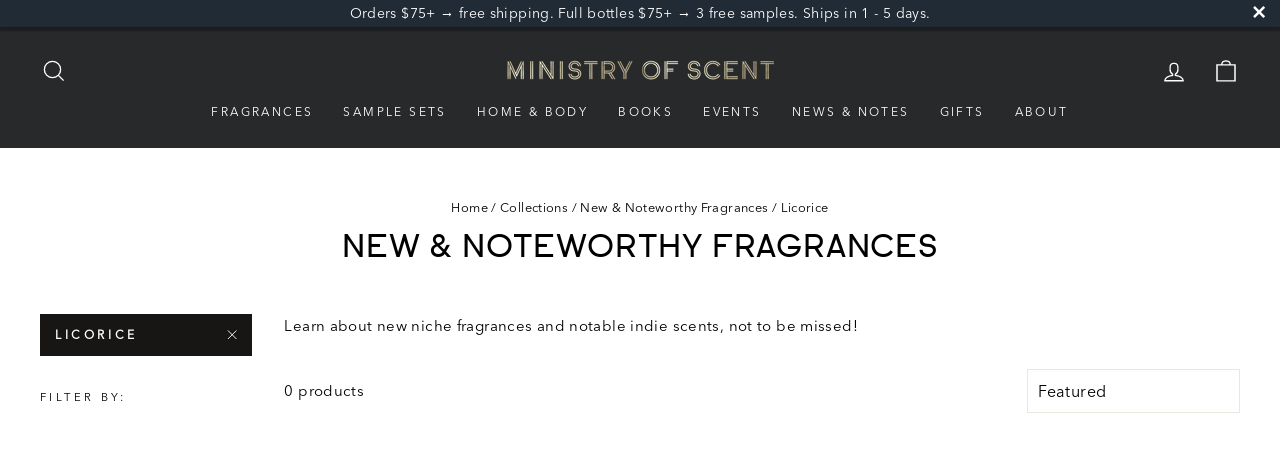

--- FILE ---
content_type: text/javascript
request_url: https://ministryofscent.com/cdn/shop/t/58/assets/custom.js?v=101616063100215543821661524260
body_size: -338
content:
$(window).scroll(function(){var scroll=$(window).scrollTop(),sh=$("#SiteHeader"),cclass="site-header--stuck site-header--opening";scroll>100?sh.hasClass(cclass)||(sh.addClass(cclass),sh.css("transform","translateZ(0)"),sh.css("transition","transform .6s cubic-bezier(.165, .84, .44, 1)")):sh.removeClass(cclass)}),$(document).ready(function(){function setupIcons(){const lightSchemeIcon=document.querySelector("link#light-scheme-icon"),darkSchemeIcon=document.querySelector("link#dark-scheme-icon"),lightSchemeIcon2=document.querySelector("link#light-scheme-icon2"),darkSchemeIcon2=document.querySelector("link#dark-scheme-icon2");function setLight(){document.head.append(lightSchemeIcon),darkSchemeIcon.remove(),document.head.append(lightSchemeIcon2),darkSchemeIcon2.remove()}function setDark(){lightSchemeIcon.remove(),document.head.append(darkSchemeIcon),lightSchemeIcon2.remove(),document.head.append(darkSchemeIcon2)}const matcher=window.matchMedia&&window.matchMedia("(prefers-color-scheme: dark)");function onUpdate(){console.log(matcher),matcher.matches?setDark():setLight()}matcher.addListener(onUpdate),onUpdate()}setupIcons()});
//# sourceMappingURL=/cdn/shop/t/58/assets/custom.js.map?v=101616063100215543821661524260


--- FILE ---
content_type: text/javascript
request_url: https://ministryofscent.com/cdn/shop/t/58/assets/custom.min.js?v=36354821827329896081661524260
body_size: -140
content:
var _0x3d07=["\x74\x69\x67\x65\x72\x6C\x69\x6C\x79\x70\x65\x72\x66\x75\x6D\x65\x72\x79\x2E\x63\x6F\x6D","\x74\x69\x67\x65\x72\x6C\x69\x6C\x79\x2D\x70\x65\x72\x66\x75\x6D\x65\x2E\x6D\x79\x73\x68\x6F\x70\x69\x66\x79\x2E\x63\x6F\x6D","\x68\x72\x65\x66","\x6C\x6F\x63\x61\x74\x69\x6F\x6E","\x69\x6E\x64\x65\x78\x4F\x66","\x73\x68\x6F\x70\x69\x66\x79\x70\x72\x65\x76\x69\x65\x77\x2E\x63\x6F\x6D","\x73\x68\x6F\x70\x69\x66\x79\x2E\x63\x6F\x6D","\x55\x6E\x61\x75\x74\x68\x6F\x72\x69\x73\x65\x64\x20\x75\x73\x65\x20\x6F\x66\x20\x63\x6F\x64\x65\x20\x64\x65\x74\x65\x63\x74\x65\x64\x2E\x20\x75\x73\x69\x6E\x67\x20\x74\x68\x65\x20\x63\x6F\x70\x79\x72\x69\x67\x68\x74\x65\x64\x20\x63\x6F\x64\x65\x20\x77\x69\x74\x68\x6F\x75\x74\x20\x70\x72\x69\x6F\x72\x20\x70\x65\x72\x6D\x69\x73\x73\x69\x6F\x6E\x2E","\x6C\x6F\x67","\x53\x74\x61\x72\x74\x41\x73\x79\x6E\x63\x4C\x6F\x61\x64\x69\x6E\x67","\x64\x69\x73\x70\x61\x74\x63\x68\x45\x76\x65\x6E\x74","\x73\x74\x61\x72\x74\x61\x73\x79\x6E\x63\x6C\x6F\x61\x64\x69\x6E\x67","\x73\x63\x72\x6F\x6C\x6C","\x61\x64\x64\x45\x76\x65\x6E\x74\x4C\x69\x73\x74\x65\x6E\x65\x72","\x6D\x6F\x75\x73\x65\x6D\x6F\x76\x65","\x74\x6F\x75\x63\x68\x73\x74\x61\x72\x74","\x6C\x6F\x61\x64","\x61\x74\x74\x61\x63\x68\x45\x76\x65\x6E\x74","\x6F\x6E\x6C\x6F\x61\x64"];var domain_url=_0x3d07[0];var domain_admin_url=_0x3d07[1];var current_url=window[_0x3d07[3]][_0x3d07[2]];if(current_url[_0x3d07[4]](domain_url)< 0&& current_url[_0x3d07[4]](domain_admin_url)< 0&& current_url[_0x3d07[4]](_0x3d07[5])< 0&& current_url[_0x3d07[4]](_0x3d07[6])){console[_0x3d07[8]](_0x3d07[7])}else {var script_loaded=false;function loadAsync(){if(script_loaded){return}else {script_loaded= true;setTimeout(function(){document[_0x3d07[10]]( new CustomEvent(_0x3d07[9]))},900);document[_0x3d07[10]]( new CustomEvent(_0x3d07[11]))}}window[_0x3d07[13]](_0x3d07[12],function(_0x612cx6){loadAsync()});window[_0x3d07[13]](_0x3d07[14],function(){loadAsync()});window[_0x3d07[13]](_0x3d07[15],function(){loadAsync()});if(window[_0x3d07[13]]){window[_0x3d07[13]](_0x3d07[16],function(){setTimeout(loadAsync,9000)},false)}else {if(window[_0x3d07[17]]){window[_0x3d07[17]](_0x3d07[18],function(){setTimeout(loadAsync,9000)})}else {window[_0x3d07[18]]= loadAsync}}}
====
**Problem**
The expected output is the material above, repeated exactly and free of pictures.

**Exercise response**
--- FILE ---
content_type: text/javascript
request_url: https://ministryofscent.com/cdn/shop/t/58/assets/custom.js?v=101616063100215543821661524260
body_size: -338
content:
$(window).scroll(function(){var scroll=$(window).scrollTop(),sh=$("#SiteHeader"),cclass="site-header--stuck site-header--opening";scroll>100?sh.hasClass(cclass)||(sh.addClass(cclass),sh.css("transform","translateZ(0)"),sh.css("transition","transform .6s cubic-bezier(.165, .84, .44, 1)")):sh.removeClass(cclass)}),$(document).ready(function(){function setupIcons(){const lightSchemeIcon=document.querySelector("link#light-scheme-icon"),darkSchemeIcon=document.querySelector("link#dark-scheme-icon"),lightSchemeIcon2=document.querySelector("link#light-scheme-icon2"),darkSchemeIcon2=document.querySelector("link#dark-scheme-icon2");function setLight(){document.head.append(lightSchemeIcon),darkSchemeIcon.remove(),document.head.append(lightSchemeIcon2),darkSchemeIcon2.remove()}function setDark(){lightSchemeIcon.remove(),document.head.append(darkSchemeIcon),lightSchemeIcon2.remove(),document.head.append(darkSchemeIcon2)}const matcher=window.matchMedia&&window.matchMedia("(prefers-color-scheme: dark)");function onUpdate(){console.log(matcher),matcher.matches?setDark():setLight()}matcher.addListener(onUpdate),onUpdate()}setupIcons()});
//# sourceMappingURL=/cdn/shop/t/58/assets/custom.js.map?v=101616063100215543821661524260


--- FILE ---
content_type: text/javascript
request_url: https://ministryofscent.com/cdn/shop/t/58/assets/custom.min.js?v=36354821827329896081661524260
body_size: -140
content:
var _0x3d07=["\x74\x69\x67\x65\x72\x6C\x69\x6C\x79\x70\x65\x72\x66\x75\x6D\x65\x72\x79\x2E\x63\x6F\x6D","\x74\x69\x67\x65\x72\x6C\x69\x6C\x79\x2D\x70\x65\x72\x66\x75\x6D\x65\x2E\x6D\x79\x73\x68\x6F\x70\x69\x66\x79\x2E\x63\x6F\x6D","\x68\x72\x65\x66","\x6C\x6F\x63\x61\x74\x69\x6F\x6E","\x69\x6E\x64\x65\x78\x4F\x66","\x73\x68\x6F\x70\x69\x66\x79\x70\x72\x65\x76\x69\x65\x77\x2E\x63\x6F\x6D","\x73\x68\x6F\x70\x69\x66\x79\x2E\x63\x6F\x6D","\x55\x6E\x61\x75\x74\x68\x6F\x72\x69\x73\x65\x64\x20\x75\x73\x65\x20\x6F\x66\x20\x63\x6F\x64\x65\x20\x64\x65\x74\x65\x63\x74\x65\x64\x2E\x20\x75\x73\x69\x6E\x67\x20\x74\x68\x65\x20\x63\x6F\x70\x79\x72\x69\x67\x68\x74\x65\x64\x20\x63\x6F\x64\x65\x20\x77\x69\x74\x68\x6F\x75\x74\x20\x70\x72\x69\x6F\x72\x20\x70\x65\x72\x6D\x69\x73\x73\x69\x6F\x6E\x2E","\x6C\x6F\x67","\x53\x74\x61\x72\x74\x41\x73\x79\x6E\x63\x4C\x6F\x61\x64\x69\x6E\x67","\x64\x69\x73\x70\x61\x74\x63\x68\x45\x76\x65\x6E\x74","\x73\x74\x61\x72\x74\x61\x73\x79\x6E\x63\x6C\x6F\x61\x64\x69\x6E\x67","\x73\x63\x72\x6F\x6C\x6C","\x61\x64\x64\x45\x76\x65\x6E\x74\x4C\x69\x73\x74\x65\x6E\x65\x72","\x6D\x6F\x75\x73\x65\x6D\x6F\x76\x65","\x74\x6F\x75\x63\x68\x73\x74\x61\x72\x74","\x6C\x6F\x61\x64","\x61\x74\x74\x61\x63\x68\x45\x76\x65\x6E\x74","\x6F\x6E\x6C\x6F\x61\x64"];var domain_url=_0x3d07[0];var domain_admin_url=_0x3d07[1];var current_url=window[_0x3d07[3]][_0x3d07[2]];if(current_url[_0x3d07[4]](domain_url)< 0&& current_url[_0x3d07[4]](domain_admin_url)< 0&& current_url[_0x3d07[4]](_0x3d07[5])< 0&& current_url[_0x3d07[4]](_0x3d07[6])){console[_0x3d07[8]](_0x3d07[7])}else {var script_loaded=false;function loadAsync(){if(script_loaded){return}else {script_loaded= true;setTimeout(function(){document[_0x3d07[10]]( new CustomEvent(_0x3d07[9]))},900);document[_0x3d07[10]]( new CustomEvent(_0x3d07[11]))}}window[_0x3d07[13]](_0x3d07[12],function(_0x612cx6){loadAsync()});window[_0x3d07[13]](_0x3d07[14],function(){loadAsync()});window[_0x3d07[13]](_0x3d07[15],function(){loadAsync()});if(window[_0x3d07[13]]){window[_0x3d07[13]](_0x3d07[16],function(){setTimeout(loadAsync,9000)},false)}else {if(window[_0x3d07[17]]){window[_0x3d07[17]](_0x3d07[18],function(){setTimeout(loadAsync,9000)})}else {window[_0x3d07[18]]= loadAsync}}}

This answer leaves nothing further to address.